Когда мне исполнилось одиннадцать лет и я стоял рядом с отцом у раковины, пока тот брился, казалось, что мой папа – бог всего на свете: рассудительности, точности и пророческого понимания того, как устроен мир. Теперь он выглядел растерянным, неуверенным в будущем, не доверяющим своим хвалёным инстинктам, принёсшим, по его словам, такой «успех в жизни». Он больше не выглядел божественным, он стал простым человеком, совершившим свою долю ошибок. Одни из них достались ему по наследству, а другие он допустил сам. Я почувствовал к нему такое сочувствие, какого никогда не испытывал раньше.
– Между моим и твоим телом никогда и не было никакой путаницы, – твёрдо произнёс папа, напирая. – Ты всегда был невысоким, маленьким, худым. Тебе требовался толчок к росту. К энергии и структуре. Тебе требовалось узнать, что такое настоящая жизнь улиц. Что такое нужда. Это то, чему должен научить отец. Не понимаю, почему ты теперь так неблагодарен? Неужели так трудно принять мою помощь?
– Разве помощь не зависит от конкретной формы, которую принимает? Подталкивать меня к тому, к чему я оказался не готов, – странная форма помощи. Мне было всего четырнадцать, когда ты отправил меня к той девушке. И она вовсе не стала частью какого-то праздничного обряда посвящения, не так ли? У неё имелась конкретная цель. Она стала лишь агентом, которому надлежало вылечить меня – правда, не знаю, от чего именно. Разве ты не мог дать мне шанс вылечиться самому, даже если ты решил за меня, что именно мне нужно? Зачем было торопиться? Разве нельзя подождать, пока я стану готов?
– Я сделал то, что сделал бы любой любящий своего сына отец.
– Правда? А твой отец делал для тебя то же, что ты сделал для меня?
– Не хочу больше говорить об этом. Разговор окончен. Только прошу тебя поразмышлять об этом ещё раз, когда не будешь так зол. Попробуй посмотреть на ситуацию с моей точки зрения. Если сможешь – то, думаю, увидишь всё совсем по-другому. Уж точно я не хотел причинить тебе боль. Ты всё неправильно понял. Я просто делал свою отцовскую работу.
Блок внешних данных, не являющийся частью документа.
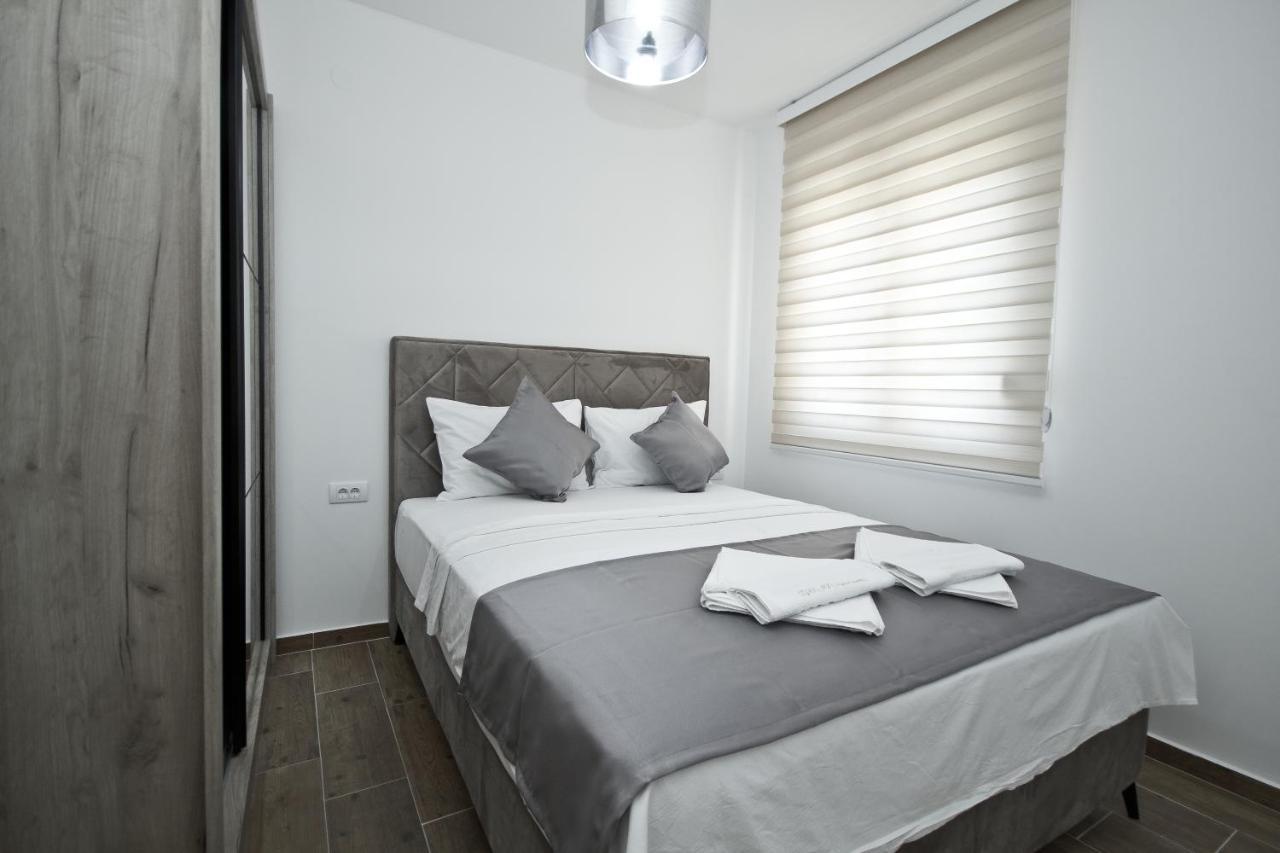 Igman Apartments Tivat Eksteriør bilde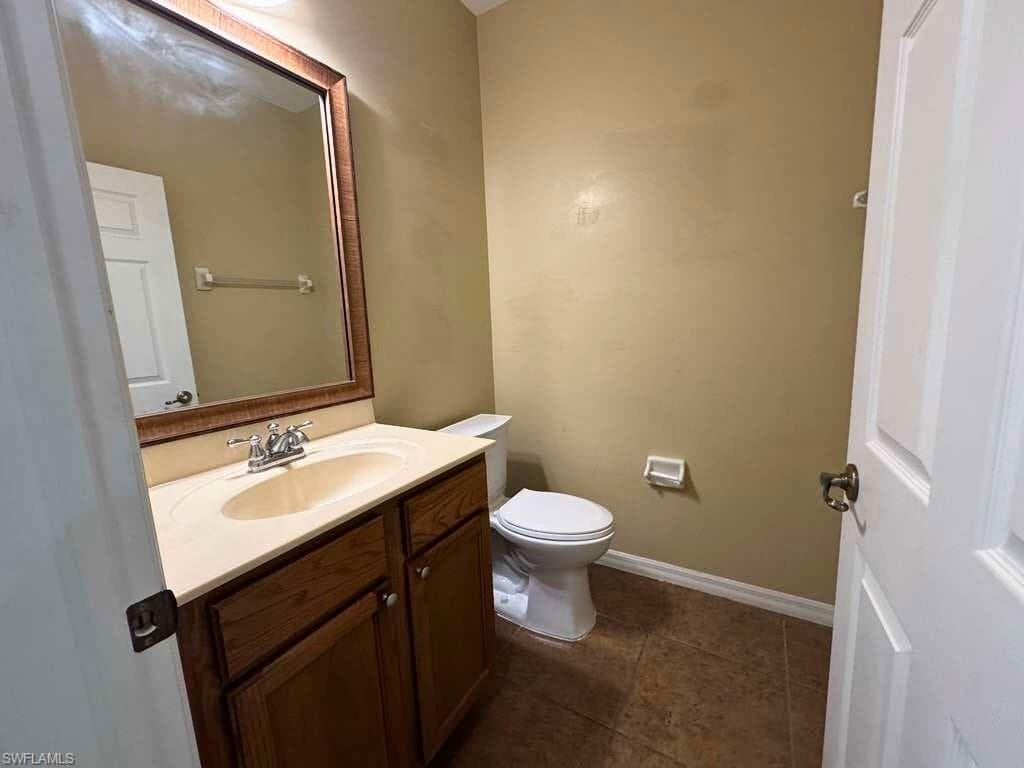 8306 Sumner AVE, FORT MYERS FL 33908-11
Теперь, Джонатан, займись своей. И повзрослей уже!
Он никогда не выглядел таким умоляющим и грубым одновременно. На минуту я застыл на месте после того, как он вышел из комнаты. Может быть, он во многом и прав. Возможно, именно это и нужно сейчас делать – взрослеть. Но я подозревал, что большая часть работы уже сделана.
Я поднялся в свою комнату, собрал книги и одежду в кучу и бросил их в рюкзак: чувствовал внутреннюю готовность оставить позади свой дом, с его комфортом и страданиями. Затем вызвал такси, а когда сел на скрипучее заднее сиденье и направился к станции в Оссиннинг, ощутил внутри некий активный элемент – гармоничное сочетание лёгкости и весомости, столь же новое для меня, как и моё освободившееся накануне тело.